Fifty Shades of Grey : l'éditrice numérique remporte son procès

Clément Solym - 23.02.2015

Edition - Justice - Fifty Shades - procès droits - EL James fanfiction


Jennifer Lynn Pedroza, de son petit nom, Jenny Pedroza, tentait de ramasser un peu d'argent, en s'attaquant à la fresque épique, Fifty Shades of Grey. Le butin était alléchant, et ses arguments pouvaient être entendus : elle revendiquait des droits sur la série, en tant qu'éditrice numérique, en 2011. Mais surtout, elle avait été flouée par une associée plus vénale que prévu...

 

 

Fifty Shades of Grey

Mike Mozart, CC BY 2.0 

 

 

L'ouvrage n'était alors proposé qu'en format numérique, et en impression à la demande. C'était avant que Random House ne signe la Britannique EL James, et vende plus de 100 millions d'exemplaires à travers le monde. Et que les ébats de Christian et Anastasia ne se changent en film. 

 

Dans le cadre d'une procédure engagée voilà quelques mois déjà, Jenny faisait valoir qu'elle avait créé Writers Coffee Shop, l'éditeur numérique de Fifty Shades. Dans son entreprise, elle avait été soutenue par Christa Beebe. Le site proposait la diffusion de fanfictions depuis l'Australie, mais avait été fondé par les deux dames, originaires du Texas. 

 

Or, les droits furent signés par une certaine Amanda Hayward, qui avait rejoint l'aventure en cours de route et céda la saga pour un million de dollars à l'époque.
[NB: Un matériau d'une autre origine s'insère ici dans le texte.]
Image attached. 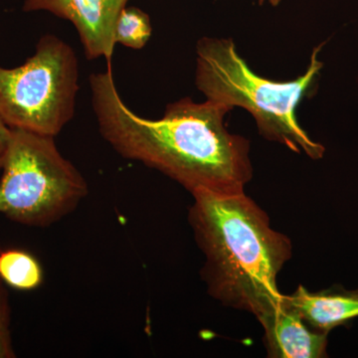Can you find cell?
<instances>
[{"instance_id": "cell-7", "label": "cell", "mask_w": 358, "mask_h": 358, "mask_svg": "<svg viewBox=\"0 0 358 358\" xmlns=\"http://www.w3.org/2000/svg\"><path fill=\"white\" fill-rule=\"evenodd\" d=\"M268 357L322 358L327 357V334L308 326L296 310L282 300L258 317Z\"/></svg>"}, {"instance_id": "cell-6", "label": "cell", "mask_w": 358, "mask_h": 358, "mask_svg": "<svg viewBox=\"0 0 358 358\" xmlns=\"http://www.w3.org/2000/svg\"><path fill=\"white\" fill-rule=\"evenodd\" d=\"M129 0H26L23 10H46L76 28L89 60L105 58L112 65L115 25Z\"/></svg>"}, {"instance_id": "cell-8", "label": "cell", "mask_w": 358, "mask_h": 358, "mask_svg": "<svg viewBox=\"0 0 358 358\" xmlns=\"http://www.w3.org/2000/svg\"><path fill=\"white\" fill-rule=\"evenodd\" d=\"M284 301L308 326L320 333L329 334L334 327L358 317V289L334 287L313 293L299 286L293 294L284 296Z\"/></svg>"}, {"instance_id": "cell-2", "label": "cell", "mask_w": 358, "mask_h": 358, "mask_svg": "<svg viewBox=\"0 0 358 358\" xmlns=\"http://www.w3.org/2000/svg\"><path fill=\"white\" fill-rule=\"evenodd\" d=\"M189 223L205 256L207 291L226 307L257 319L282 300L277 277L292 256L288 237L272 229L265 213L244 192H192Z\"/></svg>"}, {"instance_id": "cell-13", "label": "cell", "mask_w": 358, "mask_h": 358, "mask_svg": "<svg viewBox=\"0 0 358 358\" xmlns=\"http://www.w3.org/2000/svg\"><path fill=\"white\" fill-rule=\"evenodd\" d=\"M264 1H265V0H259L260 4H263ZM268 1H270V3L272 4L273 6H277L278 4L280 3V1H281V0H268Z\"/></svg>"}, {"instance_id": "cell-14", "label": "cell", "mask_w": 358, "mask_h": 358, "mask_svg": "<svg viewBox=\"0 0 358 358\" xmlns=\"http://www.w3.org/2000/svg\"><path fill=\"white\" fill-rule=\"evenodd\" d=\"M2 164H3V155H0V169H2Z\"/></svg>"}, {"instance_id": "cell-5", "label": "cell", "mask_w": 358, "mask_h": 358, "mask_svg": "<svg viewBox=\"0 0 358 358\" xmlns=\"http://www.w3.org/2000/svg\"><path fill=\"white\" fill-rule=\"evenodd\" d=\"M79 89L72 47L55 35H43L24 64L0 67V119L9 129L55 138L74 117Z\"/></svg>"}, {"instance_id": "cell-3", "label": "cell", "mask_w": 358, "mask_h": 358, "mask_svg": "<svg viewBox=\"0 0 358 358\" xmlns=\"http://www.w3.org/2000/svg\"><path fill=\"white\" fill-rule=\"evenodd\" d=\"M324 43L313 52L310 64L294 81L275 82L258 76L240 57L231 39L204 37L197 42L195 84L207 100L244 108L253 115L264 138L278 141L289 150L322 159L324 148L313 141L299 124L296 110L310 95L322 68L317 59Z\"/></svg>"}, {"instance_id": "cell-12", "label": "cell", "mask_w": 358, "mask_h": 358, "mask_svg": "<svg viewBox=\"0 0 358 358\" xmlns=\"http://www.w3.org/2000/svg\"><path fill=\"white\" fill-rule=\"evenodd\" d=\"M9 136H10V129L0 119V155H3L6 152Z\"/></svg>"}, {"instance_id": "cell-11", "label": "cell", "mask_w": 358, "mask_h": 358, "mask_svg": "<svg viewBox=\"0 0 358 358\" xmlns=\"http://www.w3.org/2000/svg\"><path fill=\"white\" fill-rule=\"evenodd\" d=\"M11 315L8 294L0 279V358L15 357L11 336Z\"/></svg>"}, {"instance_id": "cell-1", "label": "cell", "mask_w": 358, "mask_h": 358, "mask_svg": "<svg viewBox=\"0 0 358 358\" xmlns=\"http://www.w3.org/2000/svg\"><path fill=\"white\" fill-rule=\"evenodd\" d=\"M90 86L99 131L124 159L157 169L190 193L244 192L252 178L250 145L226 129L224 117L231 108L183 98L167 105L162 119L148 120L122 100L112 65L92 74Z\"/></svg>"}, {"instance_id": "cell-4", "label": "cell", "mask_w": 358, "mask_h": 358, "mask_svg": "<svg viewBox=\"0 0 358 358\" xmlns=\"http://www.w3.org/2000/svg\"><path fill=\"white\" fill-rule=\"evenodd\" d=\"M1 169L0 213L23 225L50 226L88 195L84 176L54 136L10 129Z\"/></svg>"}, {"instance_id": "cell-9", "label": "cell", "mask_w": 358, "mask_h": 358, "mask_svg": "<svg viewBox=\"0 0 358 358\" xmlns=\"http://www.w3.org/2000/svg\"><path fill=\"white\" fill-rule=\"evenodd\" d=\"M0 279L18 291H32L41 285L43 272L31 254L24 250L7 249L0 252Z\"/></svg>"}, {"instance_id": "cell-10", "label": "cell", "mask_w": 358, "mask_h": 358, "mask_svg": "<svg viewBox=\"0 0 358 358\" xmlns=\"http://www.w3.org/2000/svg\"><path fill=\"white\" fill-rule=\"evenodd\" d=\"M150 16L138 7H124L115 25V43L140 50L152 36Z\"/></svg>"}]
</instances>
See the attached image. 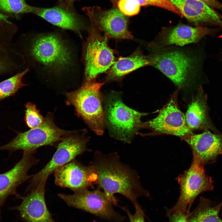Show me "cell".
I'll return each mask as SVG.
<instances>
[{
  "instance_id": "obj_1",
  "label": "cell",
  "mask_w": 222,
  "mask_h": 222,
  "mask_svg": "<svg viewBox=\"0 0 222 222\" xmlns=\"http://www.w3.org/2000/svg\"><path fill=\"white\" fill-rule=\"evenodd\" d=\"M19 44L20 51H17L29 69L57 78L71 75L74 51L72 43L59 32L27 33L20 37Z\"/></svg>"
},
{
  "instance_id": "obj_2",
  "label": "cell",
  "mask_w": 222,
  "mask_h": 222,
  "mask_svg": "<svg viewBox=\"0 0 222 222\" xmlns=\"http://www.w3.org/2000/svg\"><path fill=\"white\" fill-rule=\"evenodd\" d=\"M90 165L97 175L98 188L103 190L114 205H118L114 196L116 193L125 196L134 205L138 203L139 197H149L138 173L122 162L117 152L105 154L97 150Z\"/></svg>"
},
{
  "instance_id": "obj_3",
  "label": "cell",
  "mask_w": 222,
  "mask_h": 222,
  "mask_svg": "<svg viewBox=\"0 0 222 222\" xmlns=\"http://www.w3.org/2000/svg\"><path fill=\"white\" fill-rule=\"evenodd\" d=\"M105 125L110 136L130 143L146 113L135 110L123 102L119 92L112 91L103 97Z\"/></svg>"
},
{
  "instance_id": "obj_4",
  "label": "cell",
  "mask_w": 222,
  "mask_h": 222,
  "mask_svg": "<svg viewBox=\"0 0 222 222\" xmlns=\"http://www.w3.org/2000/svg\"><path fill=\"white\" fill-rule=\"evenodd\" d=\"M105 83L92 80L84 82L79 88L66 92L67 101L77 114L98 135H102L105 127L103 97L100 89Z\"/></svg>"
},
{
  "instance_id": "obj_5",
  "label": "cell",
  "mask_w": 222,
  "mask_h": 222,
  "mask_svg": "<svg viewBox=\"0 0 222 222\" xmlns=\"http://www.w3.org/2000/svg\"><path fill=\"white\" fill-rule=\"evenodd\" d=\"M204 165L197 156L193 154L190 167L177 178L180 190L179 196L175 204L168 210L167 216L178 214H188L195 200L200 194L213 190L212 179L205 174Z\"/></svg>"
},
{
  "instance_id": "obj_6",
  "label": "cell",
  "mask_w": 222,
  "mask_h": 222,
  "mask_svg": "<svg viewBox=\"0 0 222 222\" xmlns=\"http://www.w3.org/2000/svg\"><path fill=\"white\" fill-rule=\"evenodd\" d=\"M149 55L150 64L180 88L190 84L197 72V59L177 49L158 50Z\"/></svg>"
},
{
  "instance_id": "obj_7",
  "label": "cell",
  "mask_w": 222,
  "mask_h": 222,
  "mask_svg": "<svg viewBox=\"0 0 222 222\" xmlns=\"http://www.w3.org/2000/svg\"><path fill=\"white\" fill-rule=\"evenodd\" d=\"M76 131L58 127L54 123L53 114L49 113L41 126L18 133L10 142L0 146V150H7L10 153L19 150L23 152L35 151L40 147L61 141Z\"/></svg>"
},
{
  "instance_id": "obj_8",
  "label": "cell",
  "mask_w": 222,
  "mask_h": 222,
  "mask_svg": "<svg viewBox=\"0 0 222 222\" xmlns=\"http://www.w3.org/2000/svg\"><path fill=\"white\" fill-rule=\"evenodd\" d=\"M100 32L92 24L84 47V82L95 79L107 71L117 60L115 51L108 45L109 38Z\"/></svg>"
},
{
  "instance_id": "obj_9",
  "label": "cell",
  "mask_w": 222,
  "mask_h": 222,
  "mask_svg": "<svg viewBox=\"0 0 222 222\" xmlns=\"http://www.w3.org/2000/svg\"><path fill=\"white\" fill-rule=\"evenodd\" d=\"M76 131L62 140L50 161L37 173L33 175L26 190L29 191L42 180H47L51 174L59 167L75 159L85 152L91 151L87 147L89 138Z\"/></svg>"
},
{
  "instance_id": "obj_10",
  "label": "cell",
  "mask_w": 222,
  "mask_h": 222,
  "mask_svg": "<svg viewBox=\"0 0 222 222\" xmlns=\"http://www.w3.org/2000/svg\"><path fill=\"white\" fill-rule=\"evenodd\" d=\"M97 188L93 190L84 189L72 194L60 193L58 196L68 205L90 213L102 218L121 222L124 217L113 209V205L106 194Z\"/></svg>"
},
{
  "instance_id": "obj_11",
  "label": "cell",
  "mask_w": 222,
  "mask_h": 222,
  "mask_svg": "<svg viewBox=\"0 0 222 222\" xmlns=\"http://www.w3.org/2000/svg\"><path fill=\"white\" fill-rule=\"evenodd\" d=\"M148 127L158 133L179 137L185 140L193 133L188 126L183 113L172 97L152 120L141 123L139 127Z\"/></svg>"
},
{
  "instance_id": "obj_12",
  "label": "cell",
  "mask_w": 222,
  "mask_h": 222,
  "mask_svg": "<svg viewBox=\"0 0 222 222\" xmlns=\"http://www.w3.org/2000/svg\"><path fill=\"white\" fill-rule=\"evenodd\" d=\"M215 33L214 30L201 26L193 27L179 24L163 28L155 39L148 43V47L157 51L171 45L183 46L197 43L204 37Z\"/></svg>"
},
{
  "instance_id": "obj_13",
  "label": "cell",
  "mask_w": 222,
  "mask_h": 222,
  "mask_svg": "<svg viewBox=\"0 0 222 222\" xmlns=\"http://www.w3.org/2000/svg\"><path fill=\"white\" fill-rule=\"evenodd\" d=\"M54 173L56 185L73 192L92 187L97 183V175L93 168L75 159L57 168Z\"/></svg>"
},
{
  "instance_id": "obj_14",
  "label": "cell",
  "mask_w": 222,
  "mask_h": 222,
  "mask_svg": "<svg viewBox=\"0 0 222 222\" xmlns=\"http://www.w3.org/2000/svg\"><path fill=\"white\" fill-rule=\"evenodd\" d=\"M91 23L109 38L117 39L133 38L128 29L127 18L119 10L114 8L104 10L98 7L84 8Z\"/></svg>"
},
{
  "instance_id": "obj_15",
  "label": "cell",
  "mask_w": 222,
  "mask_h": 222,
  "mask_svg": "<svg viewBox=\"0 0 222 222\" xmlns=\"http://www.w3.org/2000/svg\"><path fill=\"white\" fill-rule=\"evenodd\" d=\"M36 150L23 152L21 159L10 170L0 174V204L7 197L16 193L17 188L26 181L31 179L29 170L39 162L34 154Z\"/></svg>"
},
{
  "instance_id": "obj_16",
  "label": "cell",
  "mask_w": 222,
  "mask_h": 222,
  "mask_svg": "<svg viewBox=\"0 0 222 222\" xmlns=\"http://www.w3.org/2000/svg\"><path fill=\"white\" fill-rule=\"evenodd\" d=\"M47 180L43 179L24 196L17 195L22 199L17 207L22 217L27 222H49L51 215L45 200V186Z\"/></svg>"
},
{
  "instance_id": "obj_17",
  "label": "cell",
  "mask_w": 222,
  "mask_h": 222,
  "mask_svg": "<svg viewBox=\"0 0 222 222\" xmlns=\"http://www.w3.org/2000/svg\"><path fill=\"white\" fill-rule=\"evenodd\" d=\"M32 13L52 24L61 28L80 34L84 27L83 23L73 6L62 4L50 8L33 6Z\"/></svg>"
},
{
  "instance_id": "obj_18",
  "label": "cell",
  "mask_w": 222,
  "mask_h": 222,
  "mask_svg": "<svg viewBox=\"0 0 222 222\" xmlns=\"http://www.w3.org/2000/svg\"><path fill=\"white\" fill-rule=\"evenodd\" d=\"M183 17L197 25H214L222 28V18L212 8L199 0H169Z\"/></svg>"
},
{
  "instance_id": "obj_19",
  "label": "cell",
  "mask_w": 222,
  "mask_h": 222,
  "mask_svg": "<svg viewBox=\"0 0 222 222\" xmlns=\"http://www.w3.org/2000/svg\"><path fill=\"white\" fill-rule=\"evenodd\" d=\"M185 141L189 145L192 154L197 156L205 165L214 162L222 154V135L206 131L192 134Z\"/></svg>"
},
{
  "instance_id": "obj_20",
  "label": "cell",
  "mask_w": 222,
  "mask_h": 222,
  "mask_svg": "<svg viewBox=\"0 0 222 222\" xmlns=\"http://www.w3.org/2000/svg\"><path fill=\"white\" fill-rule=\"evenodd\" d=\"M150 64L149 55H144L138 48L130 56L117 59L107 71L106 79L109 81L120 80L130 73Z\"/></svg>"
},
{
  "instance_id": "obj_21",
  "label": "cell",
  "mask_w": 222,
  "mask_h": 222,
  "mask_svg": "<svg viewBox=\"0 0 222 222\" xmlns=\"http://www.w3.org/2000/svg\"><path fill=\"white\" fill-rule=\"evenodd\" d=\"M222 202L212 207L209 200L201 197L197 207L187 214L189 222H222L219 212Z\"/></svg>"
},
{
  "instance_id": "obj_22",
  "label": "cell",
  "mask_w": 222,
  "mask_h": 222,
  "mask_svg": "<svg viewBox=\"0 0 222 222\" xmlns=\"http://www.w3.org/2000/svg\"><path fill=\"white\" fill-rule=\"evenodd\" d=\"M185 116L187 124L191 130L198 129L207 124L204 100L200 96L197 97L189 105Z\"/></svg>"
},
{
  "instance_id": "obj_23",
  "label": "cell",
  "mask_w": 222,
  "mask_h": 222,
  "mask_svg": "<svg viewBox=\"0 0 222 222\" xmlns=\"http://www.w3.org/2000/svg\"><path fill=\"white\" fill-rule=\"evenodd\" d=\"M24 64L22 56L15 49H0V76L15 74Z\"/></svg>"
},
{
  "instance_id": "obj_24",
  "label": "cell",
  "mask_w": 222,
  "mask_h": 222,
  "mask_svg": "<svg viewBox=\"0 0 222 222\" xmlns=\"http://www.w3.org/2000/svg\"><path fill=\"white\" fill-rule=\"evenodd\" d=\"M29 71L27 67L0 82V101L14 95L20 88L27 85L23 83L22 79Z\"/></svg>"
},
{
  "instance_id": "obj_25",
  "label": "cell",
  "mask_w": 222,
  "mask_h": 222,
  "mask_svg": "<svg viewBox=\"0 0 222 222\" xmlns=\"http://www.w3.org/2000/svg\"><path fill=\"white\" fill-rule=\"evenodd\" d=\"M17 31V27L9 20L8 17L0 13V49L6 51L11 47Z\"/></svg>"
},
{
  "instance_id": "obj_26",
  "label": "cell",
  "mask_w": 222,
  "mask_h": 222,
  "mask_svg": "<svg viewBox=\"0 0 222 222\" xmlns=\"http://www.w3.org/2000/svg\"><path fill=\"white\" fill-rule=\"evenodd\" d=\"M32 7L25 0H0V9L7 13L16 14L32 13Z\"/></svg>"
},
{
  "instance_id": "obj_27",
  "label": "cell",
  "mask_w": 222,
  "mask_h": 222,
  "mask_svg": "<svg viewBox=\"0 0 222 222\" xmlns=\"http://www.w3.org/2000/svg\"><path fill=\"white\" fill-rule=\"evenodd\" d=\"M25 120L28 126L33 129L41 126L43 123L44 118L40 113L35 105L27 102L25 105Z\"/></svg>"
},
{
  "instance_id": "obj_28",
  "label": "cell",
  "mask_w": 222,
  "mask_h": 222,
  "mask_svg": "<svg viewBox=\"0 0 222 222\" xmlns=\"http://www.w3.org/2000/svg\"><path fill=\"white\" fill-rule=\"evenodd\" d=\"M141 6H154L169 10L183 17L179 10L169 0H136Z\"/></svg>"
},
{
  "instance_id": "obj_29",
  "label": "cell",
  "mask_w": 222,
  "mask_h": 222,
  "mask_svg": "<svg viewBox=\"0 0 222 222\" xmlns=\"http://www.w3.org/2000/svg\"><path fill=\"white\" fill-rule=\"evenodd\" d=\"M117 5L119 10L124 15L128 16L138 14L141 7L136 0H119Z\"/></svg>"
},
{
  "instance_id": "obj_30",
  "label": "cell",
  "mask_w": 222,
  "mask_h": 222,
  "mask_svg": "<svg viewBox=\"0 0 222 222\" xmlns=\"http://www.w3.org/2000/svg\"><path fill=\"white\" fill-rule=\"evenodd\" d=\"M135 212L134 214H132L126 206L121 208L127 215L130 222H145V214L140 205L137 203L134 205Z\"/></svg>"
},
{
  "instance_id": "obj_31",
  "label": "cell",
  "mask_w": 222,
  "mask_h": 222,
  "mask_svg": "<svg viewBox=\"0 0 222 222\" xmlns=\"http://www.w3.org/2000/svg\"><path fill=\"white\" fill-rule=\"evenodd\" d=\"M168 217L170 222H189L187 219V214H186L172 215Z\"/></svg>"
},
{
  "instance_id": "obj_32",
  "label": "cell",
  "mask_w": 222,
  "mask_h": 222,
  "mask_svg": "<svg viewBox=\"0 0 222 222\" xmlns=\"http://www.w3.org/2000/svg\"><path fill=\"white\" fill-rule=\"evenodd\" d=\"M203 2L212 8L222 10V4L217 0H199Z\"/></svg>"
},
{
  "instance_id": "obj_33",
  "label": "cell",
  "mask_w": 222,
  "mask_h": 222,
  "mask_svg": "<svg viewBox=\"0 0 222 222\" xmlns=\"http://www.w3.org/2000/svg\"><path fill=\"white\" fill-rule=\"evenodd\" d=\"M76 0H58V4H62L65 5L73 6V2Z\"/></svg>"
},
{
  "instance_id": "obj_34",
  "label": "cell",
  "mask_w": 222,
  "mask_h": 222,
  "mask_svg": "<svg viewBox=\"0 0 222 222\" xmlns=\"http://www.w3.org/2000/svg\"><path fill=\"white\" fill-rule=\"evenodd\" d=\"M111 1L114 3L116 2L117 0H111Z\"/></svg>"
},
{
  "instance_id": "obj_35",
  "label": "cell",
  "mask_w": 222,
  "mask_h": 222,
  "mask_svg": "<svg viewBox=\"0 0 222 222\" xmlns=\"http://www.w3.org/2000/svg\"><path fill=\"white\" fill-rule=\"evenodd\" d=\"M221 53L222 54V55L220 57V59L221 61H222V51H221Z\"/></svg>"
},
{
  "instance_id": "obj_36",
  "label": "cell",
  "mask_w": 222,
  "mask_h": 222,
  "mask_svg": "<svg viewBox=\"0 0 222 222\" xmlns=\"http://www.w3.org/2000/svg\"><path fill=\"white\" fill-rule=\"evenodd\" d=\"M92 222H97V221H95V220H93Z\"/></svg>"
},
{
  "instance_id": "obj_37",
  "label": "cell",
  "mask_w": 222,
  "mask_h": 222,
  "mask_svg": "<svg viewBox=\"0 0 222 222\" xmlns=\"http://www.w3.org/2000/svg\"><path fill=\"white\" fill-rule=\"evenodd\" d=\"M49 222H51V221H49Z\"/></svg>"
}]
</instances>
Cette dernière avait en effet vendu les livres, sans en parler aux deux autres. Une fraude manifeste, considéraient les deux femmes. 

 

Selon l'agence Reuters, le jury de Fort Worth, situé à Dallas (Texas), vient alors de rendre justice, considérant qu'Hayward avait effectivement floué Pedroza et Beebe. La cour a reconnu que Hayward avait bien signé un contrat avec Random House pour la trilogie, sans avoir honoré les impératifs qui la liaient à WCS. 

 

« Après avoir tenté de convertir WCS, sans même parler de ce qu'elle était en train de faire, Hayward a dit à ses partenaires que leur accord devait être restructuré totalement, en une entité exclusivement détenue par elle, pour des raisons fiscales. Elle a, par la suite, conduit Pedroza et Beebe à signer des accords de service avec WCS, et par la suite, mis fin à leur collaboration », rapportait la plainte.

 

Au terme de 9 journées de procès, les jurés ont estimé que Hayward avait frauduleusement remanié le partenariat qui la liait à la maison d'édition numérique, en prétextant des raisons fiscales. Or, ces dernières ne faisaient que lui octroyer une solution pour conserver la quasi-totalité de la vente à Random House, pour son unique profit. 

 

L'avocat de Pedroza se félicite bien entendu de la sentence, alors que les représentants de Hayward se sont refusés à tout commentaire. Pour l'heure, aucun montant d'indemnités n'a été accordé : les dommages-intérêts devraient être fixés suite à un audit prochain. 

 

Selon les estimations, les montants pourraient aller de 10 à 20 millions $. Rappelons que durant la commercialisation du livre, en strict format numérique, Fifty Shades avait réalisé près de 250.000 exemplaires de ventes en ebook et plus de 20.000 en impression à la demande.